Igual Arnoldo Alemán y sus liberales, que alegan constantemente que “la democracia les cuesta” y que por eso tienen derecho a seguir viviendo del Presupuesto Nacional.
Ese es el problema de tener esa concepción del Estado. El botín te pertenece para hacer con él lo que te dé la gana, y como ha sido conquistado al enemigo, entonces se despilfarra y se derrocha.
Por eso es que los que vivieron la francachela transcontinental montados en la tarjeta de crédito de Arnoldo Alemán, cortesía del magro presupuesto de la República, ni siquiera padecieron resaca después de engullirse 10 mil dólares en licores, comidas y jugosas propinas a las muchachas del Lido, en París. Eso simplemente venía con el botín.
Para ser sincero, yo no creo que podamos comparar a don Enrique con los ex presidentes Ortega y Alemán. Yo creo que don Enrique es una buena persona y que quiere hacer un buen trabajo, quiere tener una buena Presidencia. Por eso, si reflexiona en su hamaca con una de esas tazas de café helado que tanto le gustan, va a llegar a la conclusión de que esos 80 mil pesos lo perjudican más de lo que lo benefician.

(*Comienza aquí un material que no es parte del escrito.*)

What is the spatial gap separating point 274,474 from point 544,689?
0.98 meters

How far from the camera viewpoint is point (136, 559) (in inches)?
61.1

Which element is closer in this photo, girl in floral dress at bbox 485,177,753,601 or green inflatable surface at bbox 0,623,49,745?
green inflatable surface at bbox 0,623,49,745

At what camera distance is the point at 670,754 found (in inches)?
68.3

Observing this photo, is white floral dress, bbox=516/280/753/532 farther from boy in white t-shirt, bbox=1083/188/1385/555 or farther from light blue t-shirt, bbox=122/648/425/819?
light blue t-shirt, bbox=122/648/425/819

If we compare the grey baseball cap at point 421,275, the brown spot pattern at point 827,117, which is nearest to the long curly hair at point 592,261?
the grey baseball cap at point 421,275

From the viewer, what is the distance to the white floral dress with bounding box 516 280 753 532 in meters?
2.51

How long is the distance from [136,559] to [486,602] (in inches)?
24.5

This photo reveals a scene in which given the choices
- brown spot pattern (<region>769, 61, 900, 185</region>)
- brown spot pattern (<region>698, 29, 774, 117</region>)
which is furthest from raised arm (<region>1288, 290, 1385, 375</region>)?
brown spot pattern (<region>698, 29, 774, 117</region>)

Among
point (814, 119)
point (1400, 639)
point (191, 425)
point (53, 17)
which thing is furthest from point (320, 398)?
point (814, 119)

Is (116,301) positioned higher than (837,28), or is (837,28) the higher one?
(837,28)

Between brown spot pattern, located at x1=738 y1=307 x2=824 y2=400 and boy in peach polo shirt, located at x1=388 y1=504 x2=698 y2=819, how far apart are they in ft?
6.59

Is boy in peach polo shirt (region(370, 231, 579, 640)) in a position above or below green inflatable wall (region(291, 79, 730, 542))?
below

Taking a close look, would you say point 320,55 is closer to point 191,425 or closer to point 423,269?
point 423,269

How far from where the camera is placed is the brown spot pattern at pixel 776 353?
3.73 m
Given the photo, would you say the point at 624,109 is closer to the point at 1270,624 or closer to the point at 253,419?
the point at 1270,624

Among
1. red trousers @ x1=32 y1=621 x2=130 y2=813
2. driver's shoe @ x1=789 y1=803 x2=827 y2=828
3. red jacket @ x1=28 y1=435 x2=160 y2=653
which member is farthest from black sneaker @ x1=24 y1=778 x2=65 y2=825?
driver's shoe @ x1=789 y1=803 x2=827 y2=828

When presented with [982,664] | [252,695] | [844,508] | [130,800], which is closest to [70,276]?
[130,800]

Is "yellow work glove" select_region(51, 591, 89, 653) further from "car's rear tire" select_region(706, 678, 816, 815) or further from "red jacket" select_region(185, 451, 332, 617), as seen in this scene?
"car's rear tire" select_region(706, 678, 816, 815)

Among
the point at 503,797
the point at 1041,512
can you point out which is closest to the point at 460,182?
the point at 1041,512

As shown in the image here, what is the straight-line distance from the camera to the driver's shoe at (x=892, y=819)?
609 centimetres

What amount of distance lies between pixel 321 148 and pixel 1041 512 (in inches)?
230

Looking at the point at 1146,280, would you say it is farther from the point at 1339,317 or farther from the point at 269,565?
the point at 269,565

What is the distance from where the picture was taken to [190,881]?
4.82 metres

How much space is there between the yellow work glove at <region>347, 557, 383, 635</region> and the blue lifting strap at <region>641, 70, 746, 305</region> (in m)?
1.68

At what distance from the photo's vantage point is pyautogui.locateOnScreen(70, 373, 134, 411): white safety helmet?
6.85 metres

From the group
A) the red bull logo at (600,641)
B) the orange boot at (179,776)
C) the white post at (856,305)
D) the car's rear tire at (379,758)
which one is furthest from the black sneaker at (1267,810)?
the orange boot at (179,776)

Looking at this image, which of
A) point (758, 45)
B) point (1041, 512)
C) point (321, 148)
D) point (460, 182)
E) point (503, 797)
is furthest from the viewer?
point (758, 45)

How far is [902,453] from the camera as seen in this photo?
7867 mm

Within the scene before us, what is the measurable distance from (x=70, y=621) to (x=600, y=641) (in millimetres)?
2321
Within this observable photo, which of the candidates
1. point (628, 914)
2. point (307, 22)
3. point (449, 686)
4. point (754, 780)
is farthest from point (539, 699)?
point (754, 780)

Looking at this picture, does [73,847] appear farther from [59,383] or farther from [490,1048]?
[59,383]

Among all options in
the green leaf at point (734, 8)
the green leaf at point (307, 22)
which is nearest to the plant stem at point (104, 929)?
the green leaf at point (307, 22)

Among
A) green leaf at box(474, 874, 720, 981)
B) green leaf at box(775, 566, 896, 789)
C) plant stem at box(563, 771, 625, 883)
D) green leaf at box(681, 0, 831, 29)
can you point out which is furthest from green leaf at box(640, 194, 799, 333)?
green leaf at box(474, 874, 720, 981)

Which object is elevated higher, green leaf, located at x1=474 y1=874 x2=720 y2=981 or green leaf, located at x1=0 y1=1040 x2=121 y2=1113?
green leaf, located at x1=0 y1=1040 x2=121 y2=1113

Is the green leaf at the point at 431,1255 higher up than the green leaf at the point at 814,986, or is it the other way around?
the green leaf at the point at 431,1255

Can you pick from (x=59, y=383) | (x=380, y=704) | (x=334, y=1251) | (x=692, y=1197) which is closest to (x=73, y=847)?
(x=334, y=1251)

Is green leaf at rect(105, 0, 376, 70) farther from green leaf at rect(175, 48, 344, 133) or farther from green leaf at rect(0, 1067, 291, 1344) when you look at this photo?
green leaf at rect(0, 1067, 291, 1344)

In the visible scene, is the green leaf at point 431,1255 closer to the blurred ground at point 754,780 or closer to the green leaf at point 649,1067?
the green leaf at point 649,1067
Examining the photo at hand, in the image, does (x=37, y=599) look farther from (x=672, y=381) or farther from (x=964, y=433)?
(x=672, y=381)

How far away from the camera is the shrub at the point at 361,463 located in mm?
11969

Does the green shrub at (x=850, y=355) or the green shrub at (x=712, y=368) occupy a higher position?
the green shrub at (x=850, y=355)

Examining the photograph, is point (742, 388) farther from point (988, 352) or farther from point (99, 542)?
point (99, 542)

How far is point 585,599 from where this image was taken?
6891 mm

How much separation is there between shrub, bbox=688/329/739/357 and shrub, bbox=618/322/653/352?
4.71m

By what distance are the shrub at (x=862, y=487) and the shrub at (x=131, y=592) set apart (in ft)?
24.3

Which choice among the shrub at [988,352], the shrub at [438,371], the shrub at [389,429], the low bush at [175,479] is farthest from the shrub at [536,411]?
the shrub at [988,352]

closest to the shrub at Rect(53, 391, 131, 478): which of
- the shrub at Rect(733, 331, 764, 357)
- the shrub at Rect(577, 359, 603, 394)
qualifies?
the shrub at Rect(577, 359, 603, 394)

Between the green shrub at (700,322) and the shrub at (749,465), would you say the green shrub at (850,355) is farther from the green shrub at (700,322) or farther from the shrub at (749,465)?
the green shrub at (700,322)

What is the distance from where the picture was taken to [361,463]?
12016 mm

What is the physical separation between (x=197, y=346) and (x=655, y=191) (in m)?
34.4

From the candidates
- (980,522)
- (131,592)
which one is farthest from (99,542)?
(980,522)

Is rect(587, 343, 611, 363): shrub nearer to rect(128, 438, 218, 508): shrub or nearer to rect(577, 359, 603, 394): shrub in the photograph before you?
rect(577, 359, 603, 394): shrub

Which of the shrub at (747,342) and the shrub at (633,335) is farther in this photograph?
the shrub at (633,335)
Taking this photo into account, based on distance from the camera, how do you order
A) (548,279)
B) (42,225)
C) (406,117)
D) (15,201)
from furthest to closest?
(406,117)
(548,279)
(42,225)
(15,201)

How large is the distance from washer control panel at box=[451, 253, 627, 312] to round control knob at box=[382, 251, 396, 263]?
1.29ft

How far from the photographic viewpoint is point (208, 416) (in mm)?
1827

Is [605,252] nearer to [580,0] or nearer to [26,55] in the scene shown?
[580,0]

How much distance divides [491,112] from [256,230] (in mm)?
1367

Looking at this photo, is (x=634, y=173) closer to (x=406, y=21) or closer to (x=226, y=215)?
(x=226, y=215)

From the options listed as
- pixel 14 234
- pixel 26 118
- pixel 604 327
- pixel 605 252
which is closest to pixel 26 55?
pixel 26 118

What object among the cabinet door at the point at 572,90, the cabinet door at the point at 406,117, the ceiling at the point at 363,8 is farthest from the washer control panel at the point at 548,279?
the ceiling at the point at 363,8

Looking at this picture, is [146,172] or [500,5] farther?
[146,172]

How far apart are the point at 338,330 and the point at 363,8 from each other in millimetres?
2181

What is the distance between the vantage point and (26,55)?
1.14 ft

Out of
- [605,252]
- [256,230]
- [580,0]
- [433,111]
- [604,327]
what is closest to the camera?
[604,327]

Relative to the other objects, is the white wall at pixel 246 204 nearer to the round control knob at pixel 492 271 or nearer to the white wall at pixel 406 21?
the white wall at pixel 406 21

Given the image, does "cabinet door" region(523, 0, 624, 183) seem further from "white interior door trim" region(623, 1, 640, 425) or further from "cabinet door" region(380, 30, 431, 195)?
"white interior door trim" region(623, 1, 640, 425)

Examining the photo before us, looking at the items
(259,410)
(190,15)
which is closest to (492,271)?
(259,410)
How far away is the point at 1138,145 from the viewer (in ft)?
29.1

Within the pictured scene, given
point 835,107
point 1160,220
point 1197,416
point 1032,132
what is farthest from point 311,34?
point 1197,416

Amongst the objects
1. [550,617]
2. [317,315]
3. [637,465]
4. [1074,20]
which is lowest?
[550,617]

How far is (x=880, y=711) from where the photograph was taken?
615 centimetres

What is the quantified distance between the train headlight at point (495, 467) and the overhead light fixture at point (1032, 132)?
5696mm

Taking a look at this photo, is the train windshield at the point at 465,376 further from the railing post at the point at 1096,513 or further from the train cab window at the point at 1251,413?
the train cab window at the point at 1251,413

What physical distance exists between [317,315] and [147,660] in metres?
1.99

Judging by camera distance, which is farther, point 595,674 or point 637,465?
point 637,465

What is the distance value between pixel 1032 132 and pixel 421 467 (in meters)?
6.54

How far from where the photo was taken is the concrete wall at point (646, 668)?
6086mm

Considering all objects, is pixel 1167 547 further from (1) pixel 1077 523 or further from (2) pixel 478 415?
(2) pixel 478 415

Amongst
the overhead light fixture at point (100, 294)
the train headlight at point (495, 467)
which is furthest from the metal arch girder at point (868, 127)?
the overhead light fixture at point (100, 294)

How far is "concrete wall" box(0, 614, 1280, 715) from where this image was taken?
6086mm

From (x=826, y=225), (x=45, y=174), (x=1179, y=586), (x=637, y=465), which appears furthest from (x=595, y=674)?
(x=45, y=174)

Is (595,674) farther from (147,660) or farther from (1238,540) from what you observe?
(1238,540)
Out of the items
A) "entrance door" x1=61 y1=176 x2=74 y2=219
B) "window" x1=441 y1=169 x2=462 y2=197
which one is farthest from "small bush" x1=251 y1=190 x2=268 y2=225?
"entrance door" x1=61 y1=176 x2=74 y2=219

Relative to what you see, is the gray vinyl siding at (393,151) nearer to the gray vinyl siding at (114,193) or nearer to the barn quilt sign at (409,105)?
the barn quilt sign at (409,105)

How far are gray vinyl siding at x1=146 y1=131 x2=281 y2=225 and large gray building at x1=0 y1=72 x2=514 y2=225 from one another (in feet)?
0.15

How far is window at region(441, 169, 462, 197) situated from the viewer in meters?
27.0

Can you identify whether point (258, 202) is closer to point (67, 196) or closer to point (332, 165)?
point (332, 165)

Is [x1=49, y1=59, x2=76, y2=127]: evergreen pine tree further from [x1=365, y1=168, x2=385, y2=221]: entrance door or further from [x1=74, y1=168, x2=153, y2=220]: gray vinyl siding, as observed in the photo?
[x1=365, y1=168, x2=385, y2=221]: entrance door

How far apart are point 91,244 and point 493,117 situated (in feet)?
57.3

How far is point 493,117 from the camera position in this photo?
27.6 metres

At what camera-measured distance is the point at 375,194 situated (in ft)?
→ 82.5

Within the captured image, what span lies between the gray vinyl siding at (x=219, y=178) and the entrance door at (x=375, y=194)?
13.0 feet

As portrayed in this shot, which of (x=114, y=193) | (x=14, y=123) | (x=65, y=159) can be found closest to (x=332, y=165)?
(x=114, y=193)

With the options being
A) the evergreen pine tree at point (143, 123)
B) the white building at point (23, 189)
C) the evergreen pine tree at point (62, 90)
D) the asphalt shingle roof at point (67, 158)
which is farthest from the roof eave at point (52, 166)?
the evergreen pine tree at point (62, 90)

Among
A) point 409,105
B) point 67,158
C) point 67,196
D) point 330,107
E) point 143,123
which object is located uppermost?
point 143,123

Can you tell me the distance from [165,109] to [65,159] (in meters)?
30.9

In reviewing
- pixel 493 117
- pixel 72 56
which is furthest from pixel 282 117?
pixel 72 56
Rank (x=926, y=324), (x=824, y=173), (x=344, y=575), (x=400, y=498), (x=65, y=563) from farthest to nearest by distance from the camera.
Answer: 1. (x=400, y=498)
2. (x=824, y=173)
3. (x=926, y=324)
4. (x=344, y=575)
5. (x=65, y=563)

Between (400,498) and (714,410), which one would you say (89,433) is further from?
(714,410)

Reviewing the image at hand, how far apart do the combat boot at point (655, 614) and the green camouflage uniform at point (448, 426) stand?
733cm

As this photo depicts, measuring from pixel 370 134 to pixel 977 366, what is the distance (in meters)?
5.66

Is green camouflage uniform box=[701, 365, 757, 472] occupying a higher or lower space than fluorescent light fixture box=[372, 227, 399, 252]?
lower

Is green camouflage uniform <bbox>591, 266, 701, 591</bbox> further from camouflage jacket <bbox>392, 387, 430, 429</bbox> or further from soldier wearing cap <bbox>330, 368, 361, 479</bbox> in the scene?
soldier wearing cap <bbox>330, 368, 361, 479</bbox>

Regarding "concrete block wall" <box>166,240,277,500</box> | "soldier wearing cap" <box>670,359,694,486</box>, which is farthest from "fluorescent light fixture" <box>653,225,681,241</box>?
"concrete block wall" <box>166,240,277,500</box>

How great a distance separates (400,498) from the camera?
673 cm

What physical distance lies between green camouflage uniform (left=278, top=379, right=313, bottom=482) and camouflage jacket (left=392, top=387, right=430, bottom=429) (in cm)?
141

Y todavía tiene una excelente oportunidad para salir de este atolladero. Como él mismo dice, la pensión es legal, está en la Ley, pero esa ley puede ser reformada. Como Presidente tiene iniciativa de Ley. Él puede enviar una propuesta de reforma a la Asamblea para que las pensiones las reciban hasta el final de la vida laboral. Allá que manejen la papa caliente Ortega y Alemán, que también se benefician inmoralmente de esas pensiones, y de quienes sinceramente no espero nada bueno.
Para mientras, don Enrique puede donar esos 80 mil córdobas a un hospital diferente cada mes. Así nos quitamos esa triste imagen de que igual que los anteriores, toda su lucha era por el botín.